* **Goal of the exercise**: Where the records hold the string "function", show the whole line it sits on.
....................
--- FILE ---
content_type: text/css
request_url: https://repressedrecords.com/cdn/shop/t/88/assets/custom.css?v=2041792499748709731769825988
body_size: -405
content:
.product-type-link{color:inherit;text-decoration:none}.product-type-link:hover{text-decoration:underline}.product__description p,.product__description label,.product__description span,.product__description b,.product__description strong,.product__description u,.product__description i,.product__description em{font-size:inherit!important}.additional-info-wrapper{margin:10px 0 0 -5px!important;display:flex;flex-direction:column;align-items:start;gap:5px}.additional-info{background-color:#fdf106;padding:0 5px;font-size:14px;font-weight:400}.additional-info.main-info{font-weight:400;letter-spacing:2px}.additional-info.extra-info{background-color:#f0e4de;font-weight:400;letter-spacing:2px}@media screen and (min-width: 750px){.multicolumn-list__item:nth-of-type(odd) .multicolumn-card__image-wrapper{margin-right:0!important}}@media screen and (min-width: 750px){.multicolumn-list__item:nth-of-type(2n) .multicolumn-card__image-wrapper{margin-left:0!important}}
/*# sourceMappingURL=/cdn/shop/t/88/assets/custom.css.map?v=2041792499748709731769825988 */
....................
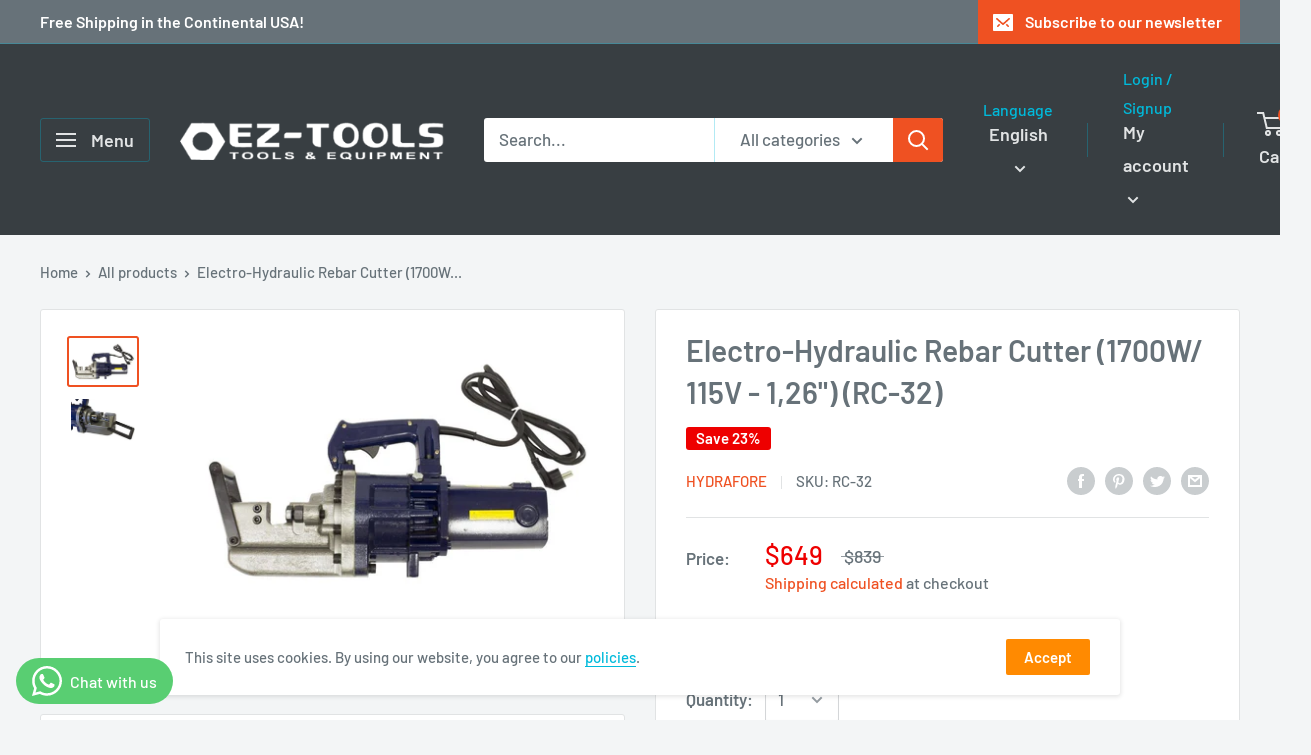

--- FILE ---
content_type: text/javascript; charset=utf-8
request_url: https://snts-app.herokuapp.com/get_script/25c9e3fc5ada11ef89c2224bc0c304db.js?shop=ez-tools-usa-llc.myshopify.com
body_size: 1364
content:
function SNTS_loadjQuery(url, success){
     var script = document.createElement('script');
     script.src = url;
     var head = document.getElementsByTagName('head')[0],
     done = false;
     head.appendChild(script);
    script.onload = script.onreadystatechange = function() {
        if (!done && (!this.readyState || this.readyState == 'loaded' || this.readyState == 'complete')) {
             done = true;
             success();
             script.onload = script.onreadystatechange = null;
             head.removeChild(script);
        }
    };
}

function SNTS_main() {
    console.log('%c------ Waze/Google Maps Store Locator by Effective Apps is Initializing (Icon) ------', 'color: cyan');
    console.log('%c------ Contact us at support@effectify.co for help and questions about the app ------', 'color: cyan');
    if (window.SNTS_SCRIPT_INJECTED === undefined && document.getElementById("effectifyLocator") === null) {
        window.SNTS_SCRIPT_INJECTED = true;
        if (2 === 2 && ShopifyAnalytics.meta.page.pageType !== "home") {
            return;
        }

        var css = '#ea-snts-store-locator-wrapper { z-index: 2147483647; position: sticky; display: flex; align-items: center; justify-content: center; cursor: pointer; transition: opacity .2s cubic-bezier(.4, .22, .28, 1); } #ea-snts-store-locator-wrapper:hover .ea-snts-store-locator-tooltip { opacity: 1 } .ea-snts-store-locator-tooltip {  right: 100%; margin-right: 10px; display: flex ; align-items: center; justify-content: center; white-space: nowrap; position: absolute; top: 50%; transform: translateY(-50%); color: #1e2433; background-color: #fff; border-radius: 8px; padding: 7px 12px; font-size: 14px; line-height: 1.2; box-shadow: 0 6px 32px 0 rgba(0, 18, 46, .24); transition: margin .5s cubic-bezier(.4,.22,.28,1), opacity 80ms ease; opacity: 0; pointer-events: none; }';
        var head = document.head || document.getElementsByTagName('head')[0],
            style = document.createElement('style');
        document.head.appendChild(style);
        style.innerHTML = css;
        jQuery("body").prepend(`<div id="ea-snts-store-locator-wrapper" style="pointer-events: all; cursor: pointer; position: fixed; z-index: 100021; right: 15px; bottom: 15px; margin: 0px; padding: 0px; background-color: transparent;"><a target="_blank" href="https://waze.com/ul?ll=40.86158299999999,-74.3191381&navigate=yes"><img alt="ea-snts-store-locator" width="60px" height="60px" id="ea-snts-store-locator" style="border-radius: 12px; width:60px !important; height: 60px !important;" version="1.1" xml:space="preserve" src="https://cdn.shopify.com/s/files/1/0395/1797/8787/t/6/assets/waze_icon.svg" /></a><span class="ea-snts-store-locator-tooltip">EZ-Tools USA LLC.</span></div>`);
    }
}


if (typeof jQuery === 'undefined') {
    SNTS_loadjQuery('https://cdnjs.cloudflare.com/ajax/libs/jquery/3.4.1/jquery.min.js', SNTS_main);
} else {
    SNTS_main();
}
....................
* **Problem solution**:
function SNTS_loadjQuery(url, success){
    script.onload = script.onreadystatechange = function() {
function SNTS_main() {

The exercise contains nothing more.